EXERCISE INSTRUCTIONS:
Give back exactly the lines that run from the line containing "Which of the items listed as" through the end of the listing below. Leave out every other line.

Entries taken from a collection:
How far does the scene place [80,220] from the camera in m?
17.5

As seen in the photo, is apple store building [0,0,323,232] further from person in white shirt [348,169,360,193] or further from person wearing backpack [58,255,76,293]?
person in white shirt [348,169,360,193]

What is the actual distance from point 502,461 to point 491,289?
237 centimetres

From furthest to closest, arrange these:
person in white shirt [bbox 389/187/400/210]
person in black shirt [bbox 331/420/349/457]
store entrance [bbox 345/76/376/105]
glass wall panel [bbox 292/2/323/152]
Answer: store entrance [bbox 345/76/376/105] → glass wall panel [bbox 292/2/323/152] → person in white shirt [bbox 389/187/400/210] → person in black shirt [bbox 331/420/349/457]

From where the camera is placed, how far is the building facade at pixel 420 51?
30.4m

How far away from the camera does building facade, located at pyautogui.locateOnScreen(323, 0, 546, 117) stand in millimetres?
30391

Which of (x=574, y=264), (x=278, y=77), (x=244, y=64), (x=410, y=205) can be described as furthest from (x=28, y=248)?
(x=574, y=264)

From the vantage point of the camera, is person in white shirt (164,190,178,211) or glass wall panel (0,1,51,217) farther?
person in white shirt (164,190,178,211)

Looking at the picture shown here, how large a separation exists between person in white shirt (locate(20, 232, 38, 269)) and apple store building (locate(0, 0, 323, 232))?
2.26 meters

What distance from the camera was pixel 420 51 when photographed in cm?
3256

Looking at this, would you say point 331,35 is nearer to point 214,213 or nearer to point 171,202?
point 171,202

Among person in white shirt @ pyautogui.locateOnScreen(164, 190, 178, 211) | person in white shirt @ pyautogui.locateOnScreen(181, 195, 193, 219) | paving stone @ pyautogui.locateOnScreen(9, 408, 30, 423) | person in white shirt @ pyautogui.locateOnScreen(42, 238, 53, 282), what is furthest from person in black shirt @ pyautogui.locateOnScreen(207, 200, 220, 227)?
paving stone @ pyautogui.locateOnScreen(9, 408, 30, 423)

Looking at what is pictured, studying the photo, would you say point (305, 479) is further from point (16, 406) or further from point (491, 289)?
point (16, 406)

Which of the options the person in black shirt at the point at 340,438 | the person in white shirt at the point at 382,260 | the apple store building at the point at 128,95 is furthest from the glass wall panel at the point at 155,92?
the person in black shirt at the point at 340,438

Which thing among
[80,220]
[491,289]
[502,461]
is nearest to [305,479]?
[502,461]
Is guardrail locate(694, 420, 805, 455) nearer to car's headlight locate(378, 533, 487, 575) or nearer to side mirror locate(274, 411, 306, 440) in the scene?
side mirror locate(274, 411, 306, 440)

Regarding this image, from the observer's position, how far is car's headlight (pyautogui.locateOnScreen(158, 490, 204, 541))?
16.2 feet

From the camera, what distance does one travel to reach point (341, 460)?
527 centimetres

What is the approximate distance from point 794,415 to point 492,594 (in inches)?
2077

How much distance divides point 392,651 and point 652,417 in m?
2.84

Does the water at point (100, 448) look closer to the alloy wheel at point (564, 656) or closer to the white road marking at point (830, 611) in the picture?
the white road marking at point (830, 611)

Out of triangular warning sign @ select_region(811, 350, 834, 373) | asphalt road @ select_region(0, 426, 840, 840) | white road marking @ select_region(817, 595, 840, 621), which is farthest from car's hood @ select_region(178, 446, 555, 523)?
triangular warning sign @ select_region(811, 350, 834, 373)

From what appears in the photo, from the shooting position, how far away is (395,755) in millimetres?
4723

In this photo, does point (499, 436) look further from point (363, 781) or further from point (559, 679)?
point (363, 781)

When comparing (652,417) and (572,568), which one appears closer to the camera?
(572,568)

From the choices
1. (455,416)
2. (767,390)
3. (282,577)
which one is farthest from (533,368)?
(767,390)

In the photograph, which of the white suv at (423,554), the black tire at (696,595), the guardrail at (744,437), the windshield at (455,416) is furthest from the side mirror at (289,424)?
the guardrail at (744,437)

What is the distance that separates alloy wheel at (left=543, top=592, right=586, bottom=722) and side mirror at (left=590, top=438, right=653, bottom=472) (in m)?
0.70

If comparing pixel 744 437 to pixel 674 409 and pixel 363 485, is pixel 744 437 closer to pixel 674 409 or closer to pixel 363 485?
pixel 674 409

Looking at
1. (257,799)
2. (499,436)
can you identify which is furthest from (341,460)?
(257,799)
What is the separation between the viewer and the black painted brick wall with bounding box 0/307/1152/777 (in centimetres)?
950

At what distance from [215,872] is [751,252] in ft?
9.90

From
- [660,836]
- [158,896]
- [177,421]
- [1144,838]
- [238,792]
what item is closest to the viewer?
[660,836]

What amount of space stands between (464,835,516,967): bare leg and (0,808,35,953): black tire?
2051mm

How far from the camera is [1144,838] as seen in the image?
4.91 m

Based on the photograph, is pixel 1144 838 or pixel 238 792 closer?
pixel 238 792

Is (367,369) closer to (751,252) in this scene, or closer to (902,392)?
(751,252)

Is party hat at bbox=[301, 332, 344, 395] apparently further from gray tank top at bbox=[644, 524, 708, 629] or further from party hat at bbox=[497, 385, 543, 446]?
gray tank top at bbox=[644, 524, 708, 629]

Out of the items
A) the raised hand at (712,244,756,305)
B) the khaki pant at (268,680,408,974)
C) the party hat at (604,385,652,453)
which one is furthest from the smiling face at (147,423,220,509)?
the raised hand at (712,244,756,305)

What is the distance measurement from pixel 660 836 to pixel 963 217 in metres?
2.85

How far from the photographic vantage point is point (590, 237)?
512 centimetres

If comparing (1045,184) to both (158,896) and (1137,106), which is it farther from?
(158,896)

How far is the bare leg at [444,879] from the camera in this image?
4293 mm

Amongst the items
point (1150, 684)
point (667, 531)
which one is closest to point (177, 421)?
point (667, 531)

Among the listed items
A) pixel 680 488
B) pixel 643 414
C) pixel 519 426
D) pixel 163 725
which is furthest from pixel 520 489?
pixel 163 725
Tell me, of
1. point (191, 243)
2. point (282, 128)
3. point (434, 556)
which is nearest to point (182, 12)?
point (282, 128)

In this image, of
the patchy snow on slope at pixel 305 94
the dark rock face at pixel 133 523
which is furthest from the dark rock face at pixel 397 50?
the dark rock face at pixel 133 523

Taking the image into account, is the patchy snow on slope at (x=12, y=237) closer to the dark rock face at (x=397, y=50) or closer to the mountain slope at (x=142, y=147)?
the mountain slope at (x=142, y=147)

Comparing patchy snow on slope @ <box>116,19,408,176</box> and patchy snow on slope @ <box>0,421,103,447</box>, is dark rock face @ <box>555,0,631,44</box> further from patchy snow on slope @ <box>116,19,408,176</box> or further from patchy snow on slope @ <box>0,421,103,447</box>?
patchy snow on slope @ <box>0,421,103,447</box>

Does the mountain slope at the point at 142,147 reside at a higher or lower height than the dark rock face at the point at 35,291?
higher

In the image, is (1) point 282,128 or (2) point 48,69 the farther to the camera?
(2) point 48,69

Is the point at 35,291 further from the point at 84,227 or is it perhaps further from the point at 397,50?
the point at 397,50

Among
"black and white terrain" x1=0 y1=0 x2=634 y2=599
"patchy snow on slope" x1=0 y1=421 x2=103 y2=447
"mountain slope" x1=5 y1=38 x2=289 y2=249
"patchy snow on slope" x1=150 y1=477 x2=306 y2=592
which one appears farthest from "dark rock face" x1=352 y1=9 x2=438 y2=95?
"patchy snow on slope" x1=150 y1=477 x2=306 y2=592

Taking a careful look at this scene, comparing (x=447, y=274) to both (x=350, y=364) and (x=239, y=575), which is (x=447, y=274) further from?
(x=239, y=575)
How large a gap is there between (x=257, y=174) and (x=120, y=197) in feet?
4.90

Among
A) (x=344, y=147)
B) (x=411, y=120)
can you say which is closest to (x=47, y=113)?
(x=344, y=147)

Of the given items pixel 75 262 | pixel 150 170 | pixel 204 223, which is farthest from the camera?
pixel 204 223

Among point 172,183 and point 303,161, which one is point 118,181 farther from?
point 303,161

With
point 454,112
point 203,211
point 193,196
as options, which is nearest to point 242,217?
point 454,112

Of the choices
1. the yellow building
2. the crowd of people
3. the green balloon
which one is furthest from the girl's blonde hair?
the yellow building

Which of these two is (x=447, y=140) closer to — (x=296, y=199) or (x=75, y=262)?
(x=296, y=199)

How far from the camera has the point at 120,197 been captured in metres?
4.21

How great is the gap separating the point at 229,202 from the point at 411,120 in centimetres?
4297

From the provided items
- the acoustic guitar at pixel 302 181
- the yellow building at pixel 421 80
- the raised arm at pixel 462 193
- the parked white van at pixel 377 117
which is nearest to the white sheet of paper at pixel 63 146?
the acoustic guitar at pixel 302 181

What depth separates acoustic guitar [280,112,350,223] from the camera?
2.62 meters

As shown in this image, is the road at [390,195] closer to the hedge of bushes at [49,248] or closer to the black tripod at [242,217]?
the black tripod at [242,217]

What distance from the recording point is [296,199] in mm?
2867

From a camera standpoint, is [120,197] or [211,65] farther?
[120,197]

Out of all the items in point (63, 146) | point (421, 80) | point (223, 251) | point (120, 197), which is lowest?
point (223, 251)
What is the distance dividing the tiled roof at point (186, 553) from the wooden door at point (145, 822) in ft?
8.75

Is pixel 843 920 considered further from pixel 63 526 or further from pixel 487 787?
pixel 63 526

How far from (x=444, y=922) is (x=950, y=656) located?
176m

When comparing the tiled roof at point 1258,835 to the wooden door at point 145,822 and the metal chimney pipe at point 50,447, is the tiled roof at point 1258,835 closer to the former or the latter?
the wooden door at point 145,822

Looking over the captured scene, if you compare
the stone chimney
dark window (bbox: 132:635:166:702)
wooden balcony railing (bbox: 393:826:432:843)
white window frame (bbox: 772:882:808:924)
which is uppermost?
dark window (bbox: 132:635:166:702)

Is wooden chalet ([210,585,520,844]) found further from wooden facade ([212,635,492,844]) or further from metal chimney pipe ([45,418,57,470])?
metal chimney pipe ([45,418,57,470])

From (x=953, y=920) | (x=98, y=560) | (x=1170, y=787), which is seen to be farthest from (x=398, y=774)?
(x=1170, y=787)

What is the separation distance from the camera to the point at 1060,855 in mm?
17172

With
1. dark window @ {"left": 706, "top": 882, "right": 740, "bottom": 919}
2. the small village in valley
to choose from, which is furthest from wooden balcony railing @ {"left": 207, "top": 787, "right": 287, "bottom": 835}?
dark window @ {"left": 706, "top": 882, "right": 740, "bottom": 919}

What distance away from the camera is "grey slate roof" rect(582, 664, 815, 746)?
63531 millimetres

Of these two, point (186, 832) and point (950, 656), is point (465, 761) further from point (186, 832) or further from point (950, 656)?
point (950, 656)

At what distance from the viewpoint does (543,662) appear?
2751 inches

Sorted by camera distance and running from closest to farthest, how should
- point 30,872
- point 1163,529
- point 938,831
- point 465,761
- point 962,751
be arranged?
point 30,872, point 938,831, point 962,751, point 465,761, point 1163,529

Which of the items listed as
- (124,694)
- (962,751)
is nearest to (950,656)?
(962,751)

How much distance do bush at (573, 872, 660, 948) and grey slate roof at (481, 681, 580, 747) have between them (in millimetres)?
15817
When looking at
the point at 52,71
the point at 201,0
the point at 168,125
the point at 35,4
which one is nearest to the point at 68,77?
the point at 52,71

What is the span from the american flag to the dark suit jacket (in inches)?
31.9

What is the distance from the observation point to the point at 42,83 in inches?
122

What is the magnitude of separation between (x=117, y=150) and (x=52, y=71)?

ANSWER:
Which of the items listed as
- (124,694)
- (962,751)
is nearest to (950,656)?
(962,751)

How much distance do bush at (573, 872, 660, 948) and grey slate roof at (481, 681, 580, 747) have between them (in millimetres)?
15817
When looking at
the point at 52,71
the point at 201,0
the point at 168,125
the point at 35,4
which one is nearest to the point at 68,77?
the point at 52,71

What is the span from the american flag to the dark suit jacket (in inches)?
31.9

What is the distance from the observation point to the point at 42,83 in inches?
122

What is the magnitude of separation between (x=117, y=150) and (x=52, y=71)?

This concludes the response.